● CONSIGNE A
D'après le texte sur Valence, de combien le revenu moyen des Valenciens est-il inférieur à la moyenne nationale ?

● EXTRAIT DU DOCUMENT
-=-=-=-=-

La méthode utilisée nous est désormais familière : édification de bâtiments prétentieux, organisation de grands événements et publicité agressive. À Valence, les pouvoirs publics ont investi dans un immense complexe de loisirs scientifiques et culturels comprenant un Musée océanographique, un musée des Sciences et un Palais des arts ultra-luxueux, le tout signé par le « starchitecte » maison : Santiago Calatrava. Le mirage offert par la nouvelle carte postale de Valence devenue « Cité des Arts et des Sciences » est censé masquer la double obscénité des coûts et des surcoûts de ces chantiers pharaoniques. Parallèlement à cette politique de construction, la ville s’est portée candidate et a obtenu l’organisation de grands événements : Coupe de l’America, circuit de Formule1… Derrière la marque d’ « excellence » recherchée pour la ville avance le désir non masqué de servir les touristes aux portefeuilles les plus garnis, ceux à même de remplir les 25 hôtels de 4 et 5 étoiles que compte la ville. Enfin, les dépenses en communication et publicité ont permis de propulser Valence dans le Top ten des villes à visiter du guide Lonely Planet.
L’envers de la carte postale est plutot effrayant
Côté purement économique, les infrastructures et événements ont placé la mairie et la Communauté valencienne [1] au bord de la faillite, les bâtiments – véritables conteneurs culturels – sont sous-utilisés [2]. La rentabilité économique et sociale n’a jamais existé. Si les pertes sont assumées par les contribuables, les profits, eux, capitalisés par les grands groupes internationaux du BTP ou de l’industrie touristique. Pas de mirage économique pour l’économie domestique des Valenciens, le revenu moyen y est 12% plus bas que la moyenne nationale. L’équipe municipale de Rita Barbera, aux commandes depuis 1991 et destituée aux élections de 2015 après 24 ans de pouvoir, est actuellement poursuivie en justice pour corruption et blanchiment d’argent.

-=-=-=-=-

● CONSIGNE B
Mettez à jour les entrées en commençant à leur première ligne et en vous arrêtant après la ligne qui contient "[196, 316, 289, 374]" : remplacez "horses" par "ponies" et laissez tout le reste inchangé.

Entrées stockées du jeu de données
-=-=-=-=-

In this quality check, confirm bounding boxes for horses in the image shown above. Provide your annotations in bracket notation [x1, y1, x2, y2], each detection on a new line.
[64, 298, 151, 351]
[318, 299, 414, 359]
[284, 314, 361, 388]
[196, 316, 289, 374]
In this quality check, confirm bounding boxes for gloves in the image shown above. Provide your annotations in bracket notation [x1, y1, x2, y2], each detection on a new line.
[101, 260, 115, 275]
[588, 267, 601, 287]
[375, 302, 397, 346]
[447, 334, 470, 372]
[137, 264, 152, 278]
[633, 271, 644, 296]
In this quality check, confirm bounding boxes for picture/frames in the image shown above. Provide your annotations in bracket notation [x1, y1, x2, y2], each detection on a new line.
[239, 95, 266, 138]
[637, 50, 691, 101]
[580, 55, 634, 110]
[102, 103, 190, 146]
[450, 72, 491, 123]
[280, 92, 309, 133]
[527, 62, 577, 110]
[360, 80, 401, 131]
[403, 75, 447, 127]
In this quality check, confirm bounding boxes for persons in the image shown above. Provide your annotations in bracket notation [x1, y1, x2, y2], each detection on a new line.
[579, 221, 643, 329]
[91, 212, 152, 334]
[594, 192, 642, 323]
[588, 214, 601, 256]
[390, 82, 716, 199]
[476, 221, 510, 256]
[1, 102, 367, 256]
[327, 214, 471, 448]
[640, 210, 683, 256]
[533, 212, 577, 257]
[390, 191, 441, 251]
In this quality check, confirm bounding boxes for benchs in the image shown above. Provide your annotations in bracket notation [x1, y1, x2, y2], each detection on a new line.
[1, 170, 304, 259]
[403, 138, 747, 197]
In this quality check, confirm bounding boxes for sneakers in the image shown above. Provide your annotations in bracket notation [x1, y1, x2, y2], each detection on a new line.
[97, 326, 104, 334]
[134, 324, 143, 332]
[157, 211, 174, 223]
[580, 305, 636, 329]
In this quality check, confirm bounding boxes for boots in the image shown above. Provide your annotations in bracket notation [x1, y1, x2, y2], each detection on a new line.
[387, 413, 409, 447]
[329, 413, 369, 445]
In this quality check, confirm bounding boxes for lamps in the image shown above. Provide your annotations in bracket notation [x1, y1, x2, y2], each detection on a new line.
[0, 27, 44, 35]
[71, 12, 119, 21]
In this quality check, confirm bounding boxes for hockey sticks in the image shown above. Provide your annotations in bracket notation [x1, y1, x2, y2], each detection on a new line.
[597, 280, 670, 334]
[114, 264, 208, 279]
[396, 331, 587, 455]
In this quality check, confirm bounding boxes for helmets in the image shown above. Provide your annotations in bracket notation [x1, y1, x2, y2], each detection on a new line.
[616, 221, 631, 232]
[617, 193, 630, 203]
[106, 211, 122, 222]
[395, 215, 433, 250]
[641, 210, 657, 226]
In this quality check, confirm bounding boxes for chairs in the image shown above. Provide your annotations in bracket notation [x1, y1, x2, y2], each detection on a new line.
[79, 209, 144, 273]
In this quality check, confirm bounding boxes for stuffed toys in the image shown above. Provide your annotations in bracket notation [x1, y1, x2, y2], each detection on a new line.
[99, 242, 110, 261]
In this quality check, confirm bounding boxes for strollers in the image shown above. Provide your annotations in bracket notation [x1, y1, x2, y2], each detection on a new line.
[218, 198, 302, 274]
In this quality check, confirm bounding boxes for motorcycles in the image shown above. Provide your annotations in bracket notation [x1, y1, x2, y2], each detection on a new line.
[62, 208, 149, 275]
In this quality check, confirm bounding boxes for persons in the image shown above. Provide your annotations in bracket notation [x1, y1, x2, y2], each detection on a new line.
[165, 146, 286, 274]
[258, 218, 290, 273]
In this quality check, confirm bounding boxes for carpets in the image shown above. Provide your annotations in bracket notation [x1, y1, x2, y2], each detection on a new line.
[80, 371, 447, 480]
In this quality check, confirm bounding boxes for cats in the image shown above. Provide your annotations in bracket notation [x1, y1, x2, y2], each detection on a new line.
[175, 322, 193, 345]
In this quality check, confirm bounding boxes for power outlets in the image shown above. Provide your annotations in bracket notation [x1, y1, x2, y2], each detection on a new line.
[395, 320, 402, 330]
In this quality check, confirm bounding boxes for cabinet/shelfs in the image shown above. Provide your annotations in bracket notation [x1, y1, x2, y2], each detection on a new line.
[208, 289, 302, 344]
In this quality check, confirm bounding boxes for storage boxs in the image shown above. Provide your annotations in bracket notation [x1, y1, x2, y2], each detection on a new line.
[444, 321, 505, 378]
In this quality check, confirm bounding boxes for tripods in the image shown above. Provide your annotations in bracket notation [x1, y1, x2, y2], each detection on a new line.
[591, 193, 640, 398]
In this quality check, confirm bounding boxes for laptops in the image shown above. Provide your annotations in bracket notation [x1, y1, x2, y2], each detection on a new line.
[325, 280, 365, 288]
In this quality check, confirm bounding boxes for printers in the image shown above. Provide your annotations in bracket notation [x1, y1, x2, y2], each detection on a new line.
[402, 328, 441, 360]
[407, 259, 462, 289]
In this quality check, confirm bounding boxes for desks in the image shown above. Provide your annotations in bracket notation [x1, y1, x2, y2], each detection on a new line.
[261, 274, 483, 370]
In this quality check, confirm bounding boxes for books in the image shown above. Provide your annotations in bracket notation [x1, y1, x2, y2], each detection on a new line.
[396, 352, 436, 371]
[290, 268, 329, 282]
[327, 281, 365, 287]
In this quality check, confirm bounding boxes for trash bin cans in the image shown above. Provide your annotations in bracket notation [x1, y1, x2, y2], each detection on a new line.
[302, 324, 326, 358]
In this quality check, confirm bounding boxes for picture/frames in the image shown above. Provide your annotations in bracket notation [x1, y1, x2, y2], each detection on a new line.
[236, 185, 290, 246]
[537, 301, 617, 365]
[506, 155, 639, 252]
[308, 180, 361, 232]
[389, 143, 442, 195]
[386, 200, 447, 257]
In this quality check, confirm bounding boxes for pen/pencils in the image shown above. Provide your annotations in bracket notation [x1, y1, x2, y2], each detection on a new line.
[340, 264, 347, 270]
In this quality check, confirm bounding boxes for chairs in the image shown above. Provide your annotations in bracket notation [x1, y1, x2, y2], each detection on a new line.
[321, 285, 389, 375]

-=-=-=-=-

● RÉPONSE A
Il est inférieur de 12 % à la moyenne nationale.

● RÉPONSE B
In this quality check, confirm bounding boxes for ponies in the image shown above. Provide your annotations in bracket notation [x1, y1, x2, y2], each detection on a new line.
[64, 298, 151, 351]
[318, 299, 414, 359]
[284, 314, 361, 388]
[196, 316, 289, 374]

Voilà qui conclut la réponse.